## WHAT YOU NEED TO DO
Find the line containing "interacting: 17%" in the entries below. Reproduce that line and each one after it to the end, exactly, with no other lines.
━━ EXCERPTED DATA
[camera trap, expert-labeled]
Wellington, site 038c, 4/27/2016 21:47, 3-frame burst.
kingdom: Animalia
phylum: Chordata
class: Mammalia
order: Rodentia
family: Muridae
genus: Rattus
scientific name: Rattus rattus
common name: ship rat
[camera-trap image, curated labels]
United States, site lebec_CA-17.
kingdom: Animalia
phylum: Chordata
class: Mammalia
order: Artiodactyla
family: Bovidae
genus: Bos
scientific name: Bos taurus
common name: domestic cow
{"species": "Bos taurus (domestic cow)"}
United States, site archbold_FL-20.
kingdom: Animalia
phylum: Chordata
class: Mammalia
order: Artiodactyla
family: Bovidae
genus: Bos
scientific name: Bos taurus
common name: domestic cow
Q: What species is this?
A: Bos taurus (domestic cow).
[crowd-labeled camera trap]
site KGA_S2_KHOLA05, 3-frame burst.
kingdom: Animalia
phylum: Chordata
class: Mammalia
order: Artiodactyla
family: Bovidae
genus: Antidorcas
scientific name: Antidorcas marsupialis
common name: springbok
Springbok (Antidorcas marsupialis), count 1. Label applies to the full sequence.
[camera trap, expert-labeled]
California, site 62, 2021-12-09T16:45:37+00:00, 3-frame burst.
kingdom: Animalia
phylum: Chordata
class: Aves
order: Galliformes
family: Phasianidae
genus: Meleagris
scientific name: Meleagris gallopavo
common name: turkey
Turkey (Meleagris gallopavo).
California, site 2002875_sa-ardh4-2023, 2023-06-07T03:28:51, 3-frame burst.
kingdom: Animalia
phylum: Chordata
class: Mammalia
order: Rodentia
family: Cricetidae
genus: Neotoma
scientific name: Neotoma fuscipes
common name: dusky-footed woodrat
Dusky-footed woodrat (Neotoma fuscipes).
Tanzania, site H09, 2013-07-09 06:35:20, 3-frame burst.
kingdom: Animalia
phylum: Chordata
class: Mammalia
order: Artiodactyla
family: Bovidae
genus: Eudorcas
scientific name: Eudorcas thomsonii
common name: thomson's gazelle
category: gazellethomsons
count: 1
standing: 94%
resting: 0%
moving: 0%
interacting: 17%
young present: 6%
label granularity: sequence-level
━━━━
## COMPLETED EXERCISE
interacting: 17%
young present: 6%
label granularity: sequence-level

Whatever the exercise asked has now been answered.